3月末で日経を退職し、フリーになります。このアカウントはしばらくしたら更新を止め、下記に拠点を移します。リツイート&チャンネル登録&フォローで応援してくださると幸いです!
◆日経記者 やめます
3月末で日経を退職し、フリーになります。このアカウントはしばらくしたら更新を止め、下記に拠点を移します。リツイート&チャンネル登録&フォローで応援してくださると幸いです!🙇♂️▼新Twitterhttps://t.co/nfkxKV1nyn
▼YouTube(まだ殺風景です…)https://t.co/xUbYZfOJMM pic.twitter.com/hmesosXrG6— 後藤達也(日経を3月末退職) (@goto_nikkei) March 23, 2022
退社報告と合わせて、ツイッターの新アカウントとユーチューブチャンネルの開設をアナウンスすると、これが大反響。ツイッターの新アカウントは、開設から1日足らずでフォロワーは12.9万人に上り(24日14時時点)、24日には世間の興味関心を集めるアカウントが本物であることを証明する「認証バッジ」もツイッター社から付与された。ユーチューブチャンネルのチャンネル登録数も、まだコンテンツがないにも関わらず、約1万6000人に上る。
朝日新聞、峯村記者も退社
エース級の新聞記者の退社と言えば、つい先日、朝日新聞の峯村健司記者が退社することも自身のツイッターで報告した。
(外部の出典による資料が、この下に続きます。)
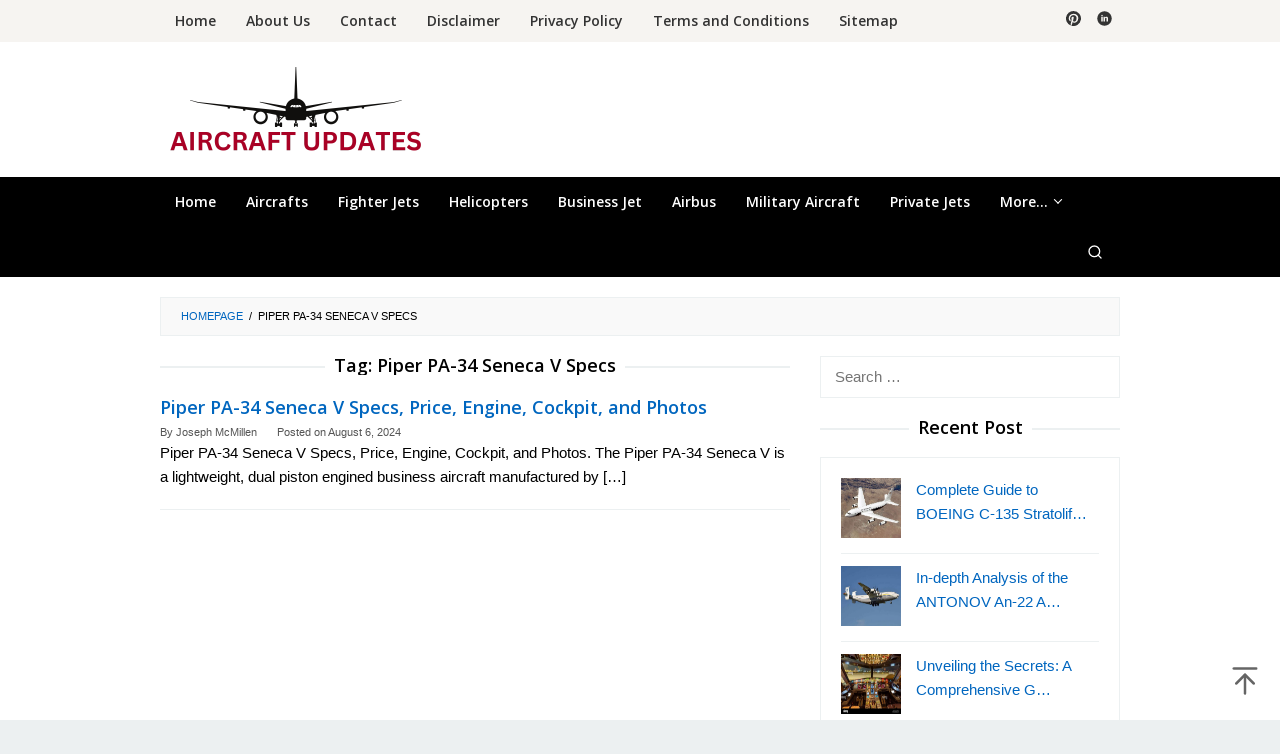

--- FILE ---
content_type: text/html; charset=utf-8
request_url: https://www.google.com/recaptcha/api2/aframe
body_size: 254
content:
<!DOCTYPE HTML><html><head><meta http-equiv="content-type" content="text/html; charset=UTF-8"></head><body><script nonce="tltySGNI3o-SoLxluwVXcA">/** Anti-fraud and anti-abuse applications only. See google.com/recaptcha */ try{var clients={'sodar':'https://pagead2.googlesyndication.com/pagead/sodar?'};window.addEventListener("message",function(a){try{if(a.source===window.parent){var b=JSON.parse(a.data);var c=clients[b['id']];if(c){var d=document.createElement('img');d.src=c+b['params']+'&rc='+(localStorage.getItem("rc::a")?sessionStorage.getItem("rc::b"):"");window.document.body.appendChild(d);sessionStorage.setItem("rc::e",parseInt(sessionStorage.getItem("rc::e")||0)+1);localStorage.setItem("rc::h",'1768768511756');}}}catch(b){}});window.parent.postMessage("_grecaptcha_ready", "*");}catch(b){}</script></body></html>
【特別謹告】朝日新聞社を退職いたします。諸調整を終えたので、最初にフォロワーのみなさんに報告いたします。1カ月後の4月20日付けです。入社して4半世紀。数年前から日本そして世界により貢献できることがないか考えてきました。新たな挑戦をしていこうと思いますのでよろしくお願いいたします。
【特別謹告】朝日新聞社を退職いたします。諸調整を終えたので、最初にフォロワーのみなさんに報告いたします。1カ月後の4月20日付けです。入社して4半世紀。数年前から日本そして世界により貢献できることがないか考えてきました。新たな挑戦をしていこうと思いますのでよろしくお願いいたします。
— 峯村 健司 / Kenji Minemura『潜入中国 厳戒現場に迫った特派員の2000日』重版御礼 (@kenji_minemura) March 20, 2022
峯村記者は、北京やワシントンの特派員を歴任し、新聞協会賞やボーン・上田国際記者記念賞を受賞するなど、押しも押されもせぬ朝日新聞のエース記者だ。
若手記者が新聞社を退社することはこれまでも珍しくなかったが、後藤記者や峯村記者のような現役バリバリのエース級の記者が退社することは珍しかった。以前までであれば、テレビなど他のメディアに出演するのであっても、新聞社に所属しながら出演する記者が大半だった。
「組織」から「個人」の時代へ転換?
ユーチューブをはじめとするネットメディアやSNSの進展とともに、あらゆる業界で「組織」から「個人」の時代へ転換しつつあることは数年前から指摘されてきたことだ。キャリア形成の専門家でもある人材紹介会社でも、従来の「会社」選び前提の転職選びから、「個人」のが望む働き方や価値観に基づいた転職選びが主流になりつつあるという。
後藤記者や峯村記者の退社報告ツイートには、退社を残念がる声より「益々のご活躍を楽しみにしています」「新たな挑戦に期待しています」「独立おめでとうございます」「これからも引き続き応援しております」といった前向きな応援ツイートが大半だった。
このことも「組織」から「個人」の時代へと移り変わっていることの証左なのかもしれない。